Copy the stretch of the listing from the line containing "Relative to the" through the end of the listing, both ends included, with every line unchanged.

#### Material for the task
* Begin *

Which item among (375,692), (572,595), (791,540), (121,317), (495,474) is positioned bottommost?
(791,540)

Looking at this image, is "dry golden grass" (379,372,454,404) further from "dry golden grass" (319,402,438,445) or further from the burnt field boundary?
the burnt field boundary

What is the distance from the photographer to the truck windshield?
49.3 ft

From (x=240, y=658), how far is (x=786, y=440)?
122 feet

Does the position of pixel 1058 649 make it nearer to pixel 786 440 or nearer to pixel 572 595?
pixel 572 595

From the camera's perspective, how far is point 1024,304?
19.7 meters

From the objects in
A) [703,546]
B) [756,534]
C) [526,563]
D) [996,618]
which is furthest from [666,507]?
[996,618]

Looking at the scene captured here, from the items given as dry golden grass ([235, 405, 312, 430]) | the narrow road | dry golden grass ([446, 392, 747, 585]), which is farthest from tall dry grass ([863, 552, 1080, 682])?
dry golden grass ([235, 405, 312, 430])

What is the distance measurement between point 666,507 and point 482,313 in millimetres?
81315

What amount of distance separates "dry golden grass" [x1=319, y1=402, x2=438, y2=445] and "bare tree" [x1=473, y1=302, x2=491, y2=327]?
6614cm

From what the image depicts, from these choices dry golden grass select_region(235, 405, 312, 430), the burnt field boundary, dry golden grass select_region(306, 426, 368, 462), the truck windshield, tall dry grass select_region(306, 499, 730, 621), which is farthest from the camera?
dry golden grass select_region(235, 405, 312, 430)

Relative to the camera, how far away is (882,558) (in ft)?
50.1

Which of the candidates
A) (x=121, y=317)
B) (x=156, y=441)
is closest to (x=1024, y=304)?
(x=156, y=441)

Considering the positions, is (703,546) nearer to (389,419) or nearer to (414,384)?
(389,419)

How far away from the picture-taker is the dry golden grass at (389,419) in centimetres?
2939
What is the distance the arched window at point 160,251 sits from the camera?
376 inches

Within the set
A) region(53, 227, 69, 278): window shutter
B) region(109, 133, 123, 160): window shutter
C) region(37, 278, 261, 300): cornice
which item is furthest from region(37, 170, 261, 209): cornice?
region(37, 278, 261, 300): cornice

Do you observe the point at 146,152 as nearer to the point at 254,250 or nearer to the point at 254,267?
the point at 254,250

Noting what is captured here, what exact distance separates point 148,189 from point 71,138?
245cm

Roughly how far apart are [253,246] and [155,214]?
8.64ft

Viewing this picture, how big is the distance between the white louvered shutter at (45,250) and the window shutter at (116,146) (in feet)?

* End *

#### Written response
Relative to the camera, how far away is (882,558) (in ft)?
50.1

Which of the candidates
A) (x=121, y=317)
B) (x=156, y=441)
is closest to (x=1024, y=304)?
(x=156, y=441)

Considering the positions, is (703,546) nearer to (389,419) or nearer to (414,384)?
(389,419)

How far away from the picture-taker is the dry golden grass at (389,419) in centimetres?
2939
What is the distance the arched window at point 160,251 sits from the camera?
376 inches

Within the set
A) region(53, 227, 69, 278): window shutter
B) region(109, 133, 123, 160): window shutter
C) region(37, 278, 261, 300): cornice
which item is furthest from region(37, 170, 261, 209): cornice?
region(37, 278, 261, 300): cornice

Do you observe the point at 146,152 as nearer to the point at 254,250 or nearer to the point at 254,267?
the point at 254,250

Noting what is captured here, what exact distance separates point 148,189 from point 71,138?
245cm

Roughly how far apart are [253,246] and [155,214]?
8.64ft

Viewing this picture, how big is the distance between the white louvered shutter at (45,250) and the window shutter at (116,146) (in feet)?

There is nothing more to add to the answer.